In order to best battle a narcissist, you need to understand “who” they are at their core. What are they characterized by?
There are common and consistent traits that narcissists are characterized by. Some of the common traits include:
- Grandiosity and excessive/unreasonable self-importance: the narcissist holds an inflated sense of their self-worth, believing that they are better than everyone else and are entitled to special treatment.
- Lack of Empathy: they struggle to understand or even realize the importance of caring about the emotions and feelings of others, including the effect of their behavior on their children;
- Excessive Need for admiration: they require constant praise and validation, frequently manipulating circumstances and situations to achieve the praise and positive reinforcement they crave;
- Arrogance and envy: the narcissist is excessively envious of others successes and achievements and will often belittle or diminish them if they feel that another person is going to get more attention or admiration than they feel they are or will receive;
- Exploitation: they are willing to use others for personal gain, advantage and manipulate situations for a perceived advantage;
- Sense of entitlement: they believe that they are always entitled to special treatment and privileges and often refuse to follow rules or boundaries due to their entitled special treatment;
- Haughty and arrogant behaviors: they will often display arrogance and condescending behavior towards others around them, especially in circumstances where it is not deserved;
- Extreme aversion to criticism: the narcissist cannot tolerate criticism or negative feedback often resorting to anger, defensiveness or other deflective tactics;
- Living in a fantasy world: narcissists often live in a fantasy world where they believe the outcome of every situation is that they are always right and no matter what the circumstance, it is impossible for them to believe that they deserve any blame or fault;
- Devaluation of others: they will often belittle, particularly related to people over whom they believe they have a perceived power advantage, such as their children;
By recognizing the package or narcissist behaviors, it often becomes much easier to anticipate their expected behavior and develop intentional strategies to counter their expected behaviors effectively.

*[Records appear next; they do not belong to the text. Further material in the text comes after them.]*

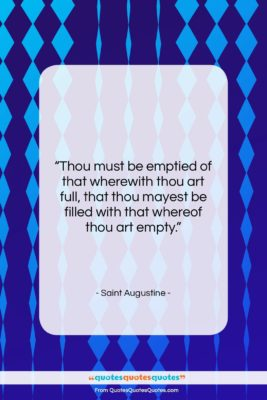 """Saint Augustine quote: """"Thou must be emptied of that wherewith…""""- at QuotesQuotesQuotes.com"""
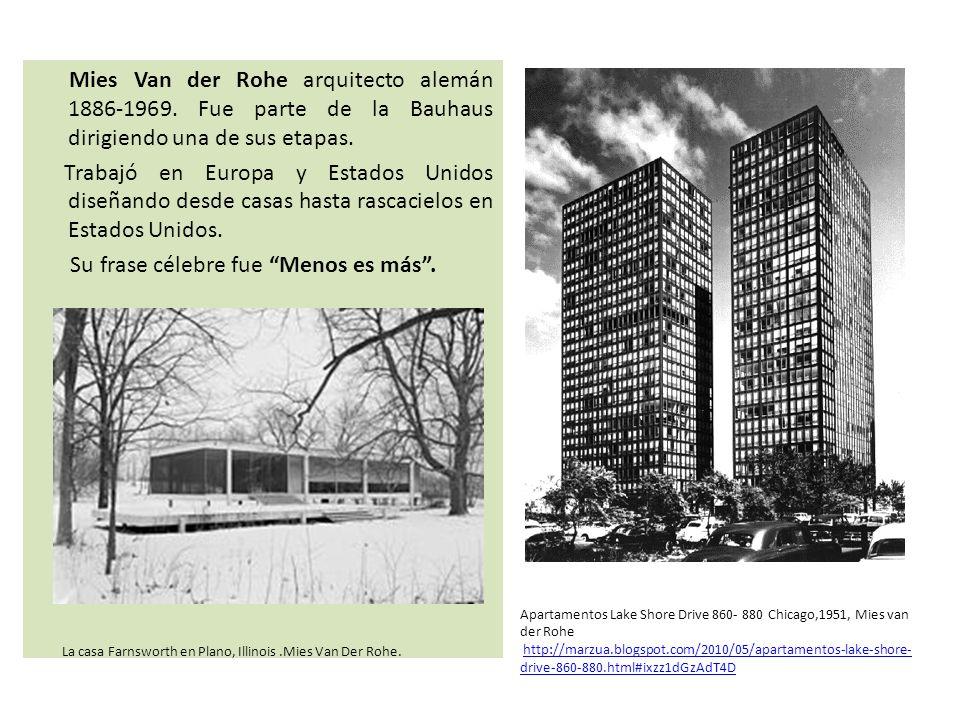 Mies Van der Rohe arquitecto alemán 1886-1969. Fue parte de la Bauhaus dirigiendo una de sus etapas. Trabajó en Europa y Estados Unidos diseñando desd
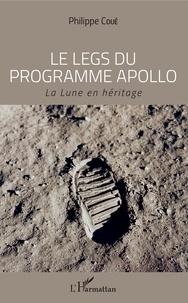 Philippe Coué - Le legs du programme Apollo - La Lune en héritage.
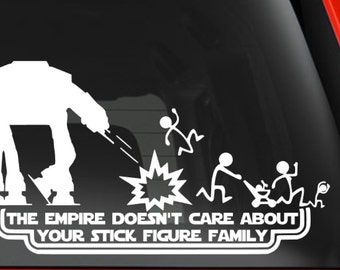 Star Wars Car Decal, The Empire Doesn't Care About Your Stick Figure Family, car decal, star wars sticker, empire sticker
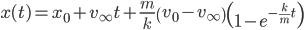 { \displaystyle\begin{align*}     x(t) = x_0 + v_\infty t + \frac{m}{k}\left(v_0 - v_\infty\right)\left(1-e^{-\frac{k}{m}t}\right) \end{align*}}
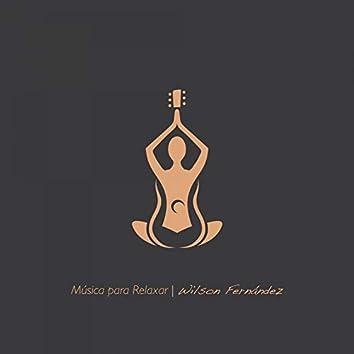 Música para Relaxar: Composições para Violão
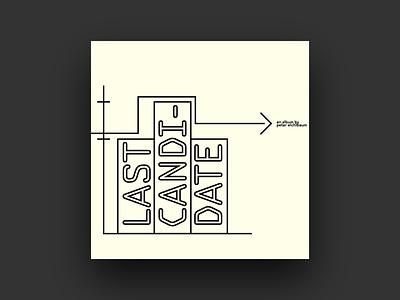 Last Candidate politics frutiger ocr concept proportion organized gestaltung grids pattern minimal grid album cover design type music covers album art typography album graphic design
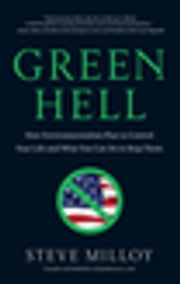 Green Hell - How Environmentalists Plan to Control Your Life and What You Can Do to Stop Them ebook by Steven Milloy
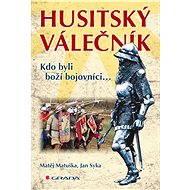 Husitský válečník - Matěj Matuška, Jan Syka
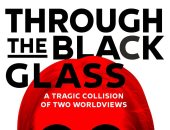 فيديو.. تريلر جديد لـ Through The Black Glass المشارك بـمهرجان كان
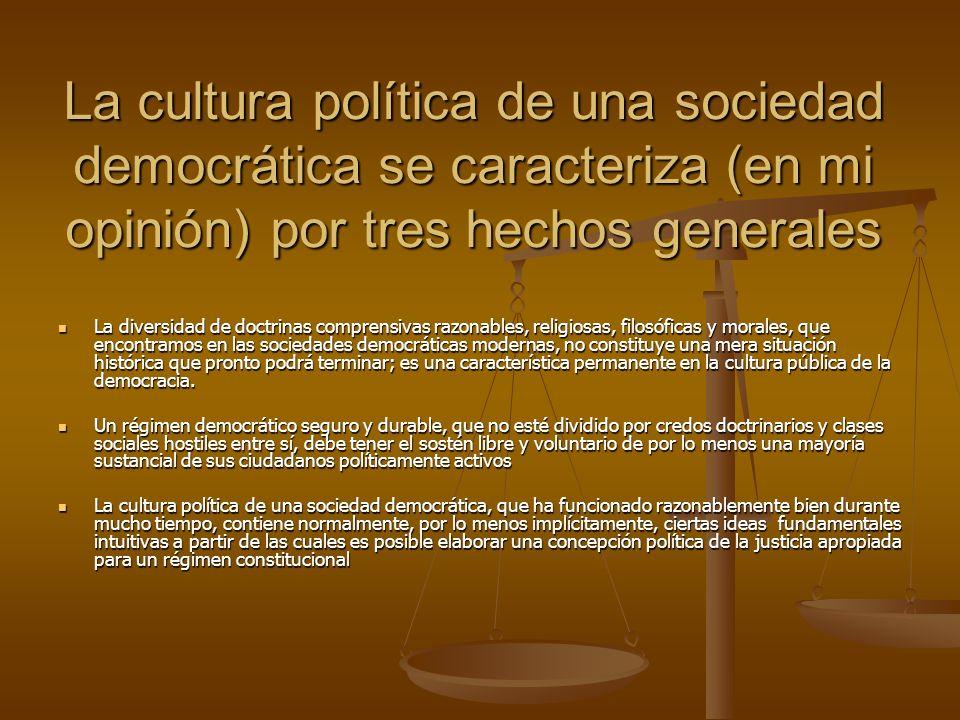 La cultura política de una sociedad democrática se caracteriza (en mi opinión) por tres hechos generales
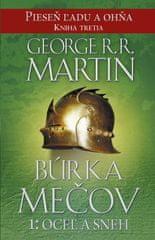 Martin George R. R.: Búrka mečov 1: Oceľ a sneh - Pieseň ľadu a ohňa kn.3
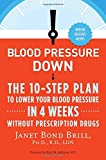 img - for Blood Pressure Down: The 10-Step Plan to Lower Your Blood Pressure in 4 Weeks--Without Prescription Drugs book / textbook / text book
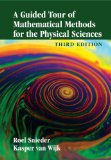 Guided Tour of Mathematical Methods for the Physical Sciences  3rd 2015 (Revised) edition cover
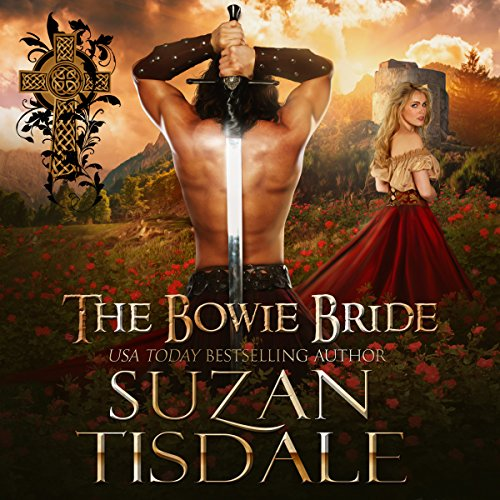 The Bowie Bride     The Mackintoshes and McLarens, Book 2              By:                                                                                                                                 Suzan Tisdale                               Narrated by:                                                                                                                                 Brad Wills                      Length: 14 hrs and 7 mins     199 ratings     Overall 4.6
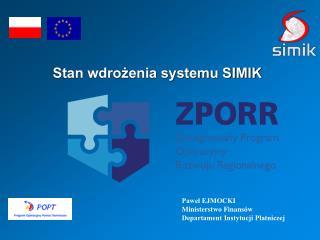 Stan wdrożenia systemu SIMIK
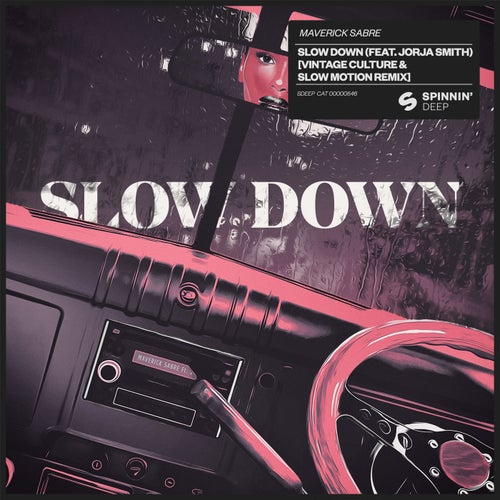 Slow Down (feat. Jorja Smith)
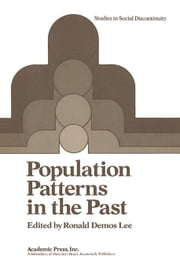 Population Patterns in the Past ebook by Lee, Ronald Demos
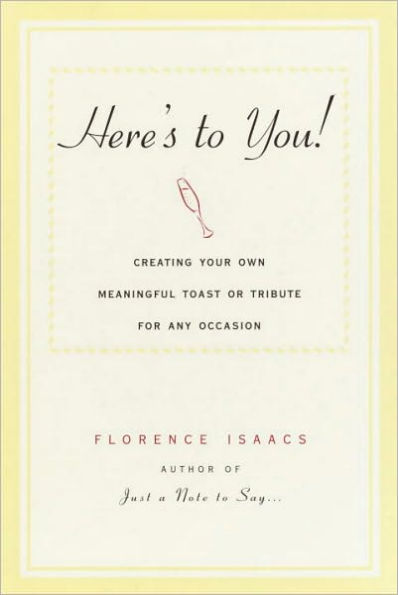 Here's To You by Florence Isaacs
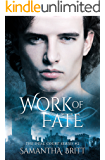 Work of Fate: A Fae Novel (The Dual Court Series Book 2)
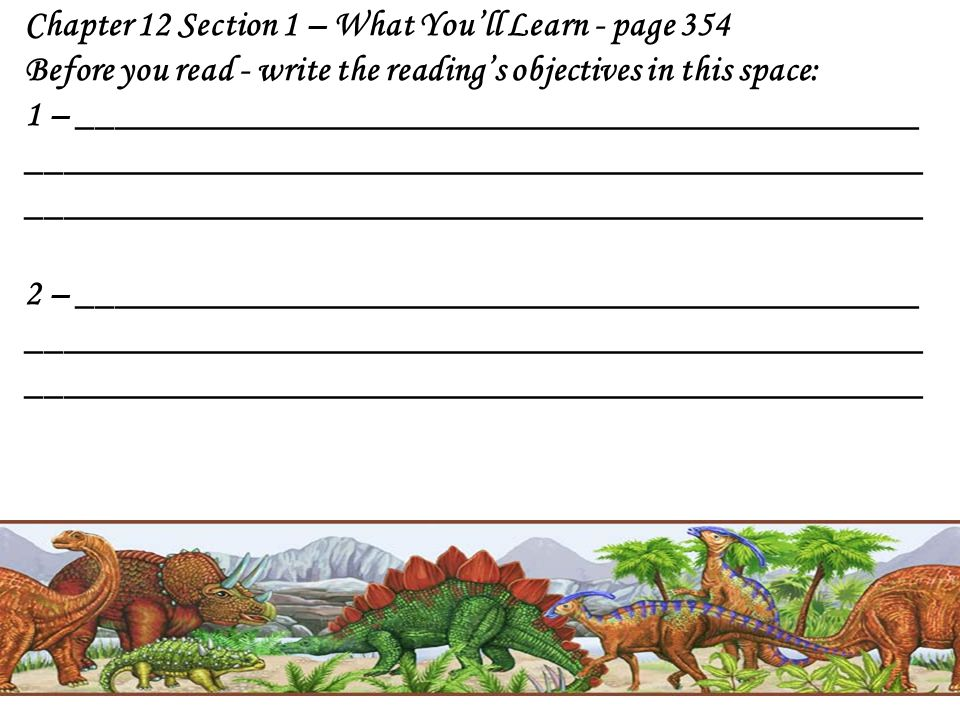 Chapter 12 Section 1 – What You'll Learn - page 354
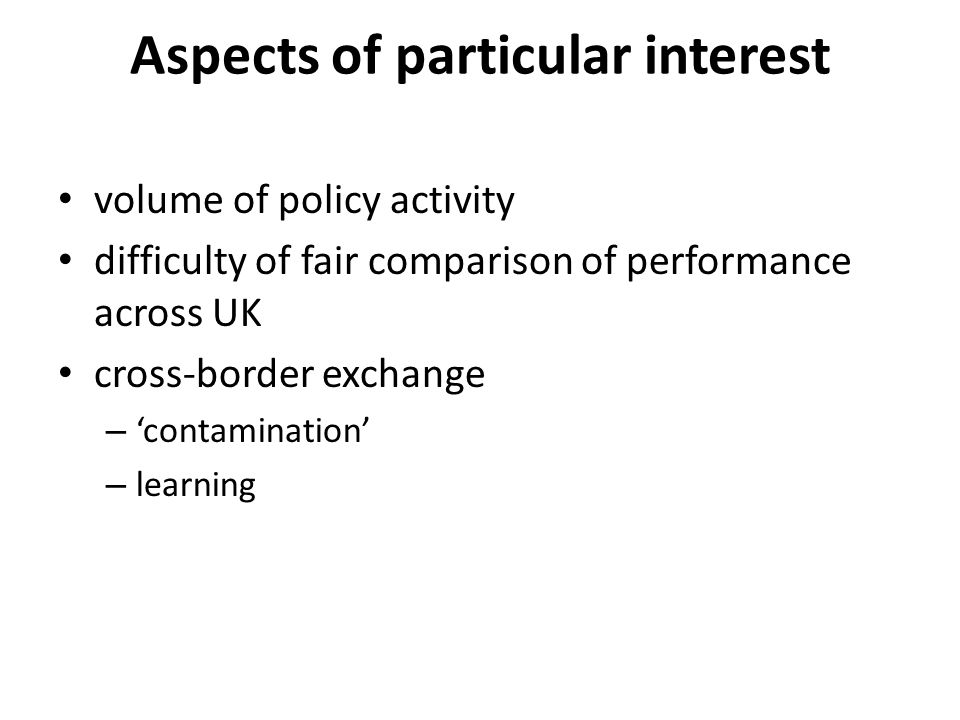 Aspects of particular interest volume of policy activity difficulty of fair comparison of performance across UK cross-border exchange – 'contamination' – learning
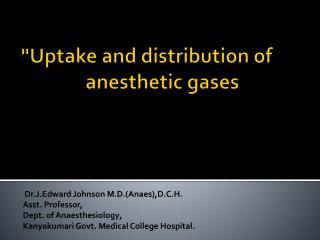 Dr.J.Edward Johnson M.D.(Anaes),D.C.H. Asst. Professor, Dept. of Anaesthesiology,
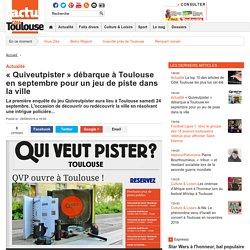 « Quiveutpister » débarque à Toulouse en septembre pour un jeu de piste dans la ville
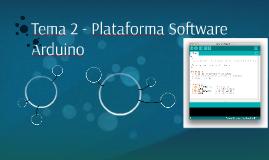 APRENDIENDO ARDUINO TEMA 2 - Plataforma Software Arduino
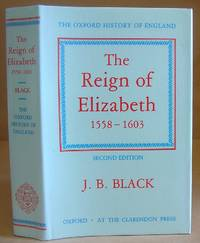 The Reign Of Elizabeth 1558 - 1603 [ Oxford History Of England volume 8 ]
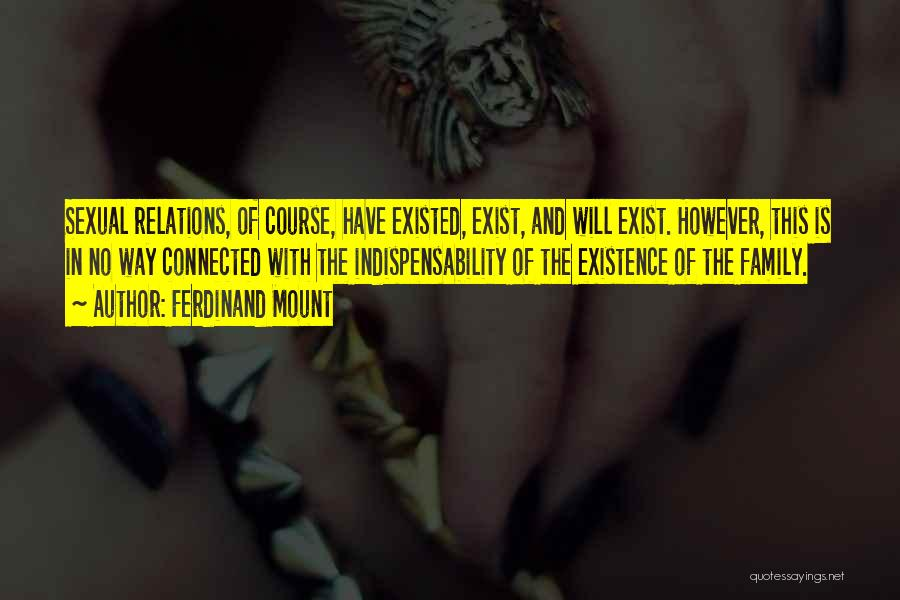 Ferdinand Mount Quotes 1473722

What are some potential challenges and how should you prepare to address them?
Narcissists routinely employ tactics designed to manipulate the divorce process and the information being conveyed within the divorce proceedings.
One such tactic is known as a smear campaign. Through this tactic, they attempt to damage the other person’s reputation by spreading lies or misleading half-truths to friends, family, work colleagues and even the court. How do you respond to this? You document everything. You should write down and keep a log/journal notes of all negative communications, whether those occur through emails or text messages. Providing your lawyer with the evidence/documentation to counter the narcissist’s behavior is one of the best combative strategies available. Yet another responsive strategy is to focus on maintaining a positive reputation. By building and. Maintaining positive relationships with your support network, it ensures the lies and half-truths from a narcissist are not believed to begin with.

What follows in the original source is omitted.